Mais tous, et parmi eux M. Emile Gautier et le prince Kropotkine, sont accusés d'avoir organisé l'agitation anarchiste, soit dans la presse, soit dans des sociétés secrètes. »
Les chefs d’accusation distinguent deux groupes : d’un côté, les adhérents et de l’autre, les « responsables ».
Les premiers sont accusés « d’avoir depuis moins de trois ans, à Lyon ou sur toute autre partie du territoire français, été affiliés ou fait acte d’affiliation à une association internationale ayant pour but de provoquer à la suspension du travail, à l’abolition du droit de propriété, de la famille, de la patrie, de la religion, et d’avoir ainsi commis un attentat contre la paix publique, délits prévus et punis par les articles 1er et suivants de la loi du 14 mars 1872 ».
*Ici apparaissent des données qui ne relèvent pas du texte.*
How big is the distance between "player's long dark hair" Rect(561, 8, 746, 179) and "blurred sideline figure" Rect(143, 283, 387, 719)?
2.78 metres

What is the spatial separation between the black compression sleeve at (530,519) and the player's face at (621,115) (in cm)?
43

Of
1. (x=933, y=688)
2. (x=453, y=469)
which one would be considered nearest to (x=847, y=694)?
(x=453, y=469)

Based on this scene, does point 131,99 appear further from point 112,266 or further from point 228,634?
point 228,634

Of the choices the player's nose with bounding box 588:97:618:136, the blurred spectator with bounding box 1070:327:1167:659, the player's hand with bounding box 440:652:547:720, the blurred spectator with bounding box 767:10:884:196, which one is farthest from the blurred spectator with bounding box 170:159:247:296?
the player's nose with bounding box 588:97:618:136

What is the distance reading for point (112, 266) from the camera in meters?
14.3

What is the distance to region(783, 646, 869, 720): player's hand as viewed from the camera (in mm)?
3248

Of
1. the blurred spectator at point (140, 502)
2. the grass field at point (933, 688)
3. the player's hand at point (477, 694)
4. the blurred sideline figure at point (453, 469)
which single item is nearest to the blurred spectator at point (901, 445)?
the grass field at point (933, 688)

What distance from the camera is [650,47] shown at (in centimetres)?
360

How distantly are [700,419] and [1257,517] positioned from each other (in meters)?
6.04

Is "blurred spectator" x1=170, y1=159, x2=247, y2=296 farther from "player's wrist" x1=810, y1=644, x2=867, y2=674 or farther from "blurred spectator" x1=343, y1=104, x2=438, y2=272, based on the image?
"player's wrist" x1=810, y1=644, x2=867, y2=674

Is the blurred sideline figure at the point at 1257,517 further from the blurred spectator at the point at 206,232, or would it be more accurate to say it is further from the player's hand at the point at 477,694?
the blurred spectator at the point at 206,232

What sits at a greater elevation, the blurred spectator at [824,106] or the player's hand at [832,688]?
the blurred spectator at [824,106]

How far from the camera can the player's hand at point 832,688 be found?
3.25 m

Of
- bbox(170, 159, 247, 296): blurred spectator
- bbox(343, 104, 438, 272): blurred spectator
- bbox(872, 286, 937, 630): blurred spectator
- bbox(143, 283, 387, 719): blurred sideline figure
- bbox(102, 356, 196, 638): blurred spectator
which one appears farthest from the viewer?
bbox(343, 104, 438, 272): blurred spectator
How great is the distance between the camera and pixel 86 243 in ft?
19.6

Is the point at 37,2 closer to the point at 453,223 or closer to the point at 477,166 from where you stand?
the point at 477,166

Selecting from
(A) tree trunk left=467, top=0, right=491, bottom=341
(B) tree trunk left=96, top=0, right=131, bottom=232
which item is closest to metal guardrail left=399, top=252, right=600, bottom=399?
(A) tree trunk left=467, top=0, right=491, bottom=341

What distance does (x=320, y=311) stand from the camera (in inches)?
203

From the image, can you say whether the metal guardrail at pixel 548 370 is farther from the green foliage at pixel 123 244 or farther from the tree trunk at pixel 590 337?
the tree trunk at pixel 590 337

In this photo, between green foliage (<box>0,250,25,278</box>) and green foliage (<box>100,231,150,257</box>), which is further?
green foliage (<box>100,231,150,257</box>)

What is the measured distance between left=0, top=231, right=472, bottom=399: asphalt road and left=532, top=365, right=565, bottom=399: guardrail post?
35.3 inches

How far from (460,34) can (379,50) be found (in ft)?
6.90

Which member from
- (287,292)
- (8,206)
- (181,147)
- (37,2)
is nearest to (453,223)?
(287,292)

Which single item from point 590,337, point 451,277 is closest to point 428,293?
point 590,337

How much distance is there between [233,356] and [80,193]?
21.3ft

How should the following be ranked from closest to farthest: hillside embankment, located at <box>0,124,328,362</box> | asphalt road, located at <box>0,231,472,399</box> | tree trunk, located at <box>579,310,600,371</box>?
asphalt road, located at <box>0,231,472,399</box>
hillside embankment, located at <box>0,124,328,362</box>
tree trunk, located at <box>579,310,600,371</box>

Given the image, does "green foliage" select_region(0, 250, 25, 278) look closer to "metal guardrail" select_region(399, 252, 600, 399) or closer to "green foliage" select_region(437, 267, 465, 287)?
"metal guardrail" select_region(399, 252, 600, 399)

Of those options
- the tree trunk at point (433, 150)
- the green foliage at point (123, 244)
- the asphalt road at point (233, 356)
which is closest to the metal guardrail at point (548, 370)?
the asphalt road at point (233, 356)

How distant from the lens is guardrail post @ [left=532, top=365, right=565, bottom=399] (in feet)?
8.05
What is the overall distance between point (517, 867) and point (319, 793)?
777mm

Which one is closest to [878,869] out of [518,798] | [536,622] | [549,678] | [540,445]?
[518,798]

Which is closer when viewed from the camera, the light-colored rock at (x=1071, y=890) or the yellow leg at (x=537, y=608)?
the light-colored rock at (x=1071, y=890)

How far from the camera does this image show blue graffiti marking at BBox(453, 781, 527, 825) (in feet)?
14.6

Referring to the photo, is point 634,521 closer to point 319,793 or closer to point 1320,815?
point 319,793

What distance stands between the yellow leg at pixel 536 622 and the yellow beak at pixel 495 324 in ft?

Le groupe des responsables, dont font partie Pierre Kropotkine, Émile Gautier ou Toussaint Bordat, est en plus accusé d’avoir « accepté des fonctions de cette association ou d’avoir sciemment concouru à son développement, soit en recevant ou en provoquant à son profit des souscriptions, soit en lui procurant des adhésions collectives ou individuelles, soit, enfin, en propageant ses doctrines, ses statuts ou ses circulaires ».
Les conditions de ce procès extraordinaire sont compliquées et la police sur place joue elle aussi un rôle, peu ambigu, au cours de l’audience.
« Au début de l'audience, le procureur de la République Regnault donne lecture d'une protestation des prévenus contre les mesures exceptionnelles prises à leur égard, la police occupant plus de la moitié de la salle d'audience, ce qui jamais ne s'est vu, même dans les procès des pires malfaiteurs, et les empêche de suivre les interrogatoires ;
ils protestent, ensuite, contre les agissements de la police, qui leur interdit de se lever pendant les suspensions d'audience et qui, hier, a traité les femmes de certains détenus avec une brutalité rappelant les plus mauvais jours de l’empire. »
Des souvenirs vieux de presque vingt ans ressurgissent même au deuxième jour du procès.
« Un incident surgit. Bordat dénonce au président le capitaine d'infanterie de service dans la salle, qui, sans aucune provocation, vient de dire à lui et à cinq amis : “J’ai arrangé vos camarades de la Commune et si vous aviez affaire à moi, je vous arrangerai.”
Le président. – Vous avez le droit de porter votre plainte au procureur de la République.
Bordat. – Nous en userons. »
La litanie des interrogatoires des militants anarchistes s’étend sur dix jours. Chacun est interrogé sur son appartenance à l’AIT et sur son rôle au sein du mouvement anarchiste.
L’accusation tourne souvent à la farce. Ainsi, lorsqu’arrive le tour de Sanlaville, cordonnier à Villefranche et « anarchiste indépendant » selon les termes du Rappel :
« Le président – Vous avez été vu achetant des brochures anarchistes ?
Sanlaville – C'est exact ; même le commissaire de police les a achetées comme moi.
Le président – Pas dans le même but.
Sanlaville – Oh ! ça c'est bien possible. (Rires.) »
Une majorité des anarchistes a décidé de se défendre sans avocat et d’utiliser leur présence sur le banc des accusés comme d’une tribune potentielle. Pierre Kropotkine, né dans l’aristocratie russe, explique ainsi les fondements de son engagement.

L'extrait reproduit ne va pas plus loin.